THE TASK :: When the line containing "Q: How many?" is reached, begin reproducing lines exactly and continue through the last line of the records below.

+-------+

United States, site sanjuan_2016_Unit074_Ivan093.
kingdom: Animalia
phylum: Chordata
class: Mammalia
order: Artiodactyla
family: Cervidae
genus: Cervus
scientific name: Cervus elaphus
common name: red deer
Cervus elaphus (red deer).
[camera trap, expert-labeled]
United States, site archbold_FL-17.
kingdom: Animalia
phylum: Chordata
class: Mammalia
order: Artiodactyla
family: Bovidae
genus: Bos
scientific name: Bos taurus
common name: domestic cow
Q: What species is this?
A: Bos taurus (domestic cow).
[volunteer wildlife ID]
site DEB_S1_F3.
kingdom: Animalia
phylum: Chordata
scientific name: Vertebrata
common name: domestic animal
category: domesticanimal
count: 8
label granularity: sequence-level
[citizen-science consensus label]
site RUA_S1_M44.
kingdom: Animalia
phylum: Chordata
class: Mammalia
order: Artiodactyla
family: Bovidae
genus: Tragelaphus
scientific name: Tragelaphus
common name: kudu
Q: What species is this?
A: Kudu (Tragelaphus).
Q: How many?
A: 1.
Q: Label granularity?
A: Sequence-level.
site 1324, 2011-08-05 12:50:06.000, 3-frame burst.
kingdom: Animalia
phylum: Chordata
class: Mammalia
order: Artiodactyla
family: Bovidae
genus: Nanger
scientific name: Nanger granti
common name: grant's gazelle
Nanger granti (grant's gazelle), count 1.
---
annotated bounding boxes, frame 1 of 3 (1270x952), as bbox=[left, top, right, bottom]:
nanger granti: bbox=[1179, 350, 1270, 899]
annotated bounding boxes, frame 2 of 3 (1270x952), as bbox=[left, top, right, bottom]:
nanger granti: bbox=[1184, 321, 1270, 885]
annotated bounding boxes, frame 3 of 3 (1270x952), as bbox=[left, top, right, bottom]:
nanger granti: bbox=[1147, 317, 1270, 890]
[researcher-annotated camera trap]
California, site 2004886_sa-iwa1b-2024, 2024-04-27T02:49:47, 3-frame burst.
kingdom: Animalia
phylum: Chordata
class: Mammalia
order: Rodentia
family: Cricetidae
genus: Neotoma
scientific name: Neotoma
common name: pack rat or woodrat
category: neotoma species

+-------+

RESPONSE AREA ::
Q: How many?
A: 1.
Q: Label granularity?
A: Sequence-level.
site 1324, 2011-08-05 12:50:06.000, 3-frame burst.
kingdom: Animalia
phylum: Chordata
class: Mammalia
order: Artiodactyla
family: Bovidae
genus: Nanger
scientific name: Nanger granti
common name: grant's gazelle
Nanger granti (grant's gazelle), count 1.
---
annotated bounding boxes, frame 1 of 3 (1270x952), as bbox=[left, top, right, bottom]:
nanger granti: bbox=[1179, 350, 1270, 899]
annotated bounding boxes, frame 2 of 3 (1270x952), as bbox=[left, top, right, bottom]:
nanger granti: bbox=[1184, 321, 1270, 885]
annotated bounding boxes, frame 3 of 3 (1270x952), as bbox=[left, top, right, bottom]:
nanger granti: bbox=[1147, 317, 1270, 890]
[researcher-annotated camera trap]
California, site 2004886_sa-iwa1b-2024, 2024-04-27T02:49:47, 3-frame burst.
kingdom: Animalia
phylum: Chordata
class: Mammalia
order: Rodentia
family: Cricetidae
genus: Neotoma
scientific name: Neotoma
common name: pack rat or woodrat
category: neotoma species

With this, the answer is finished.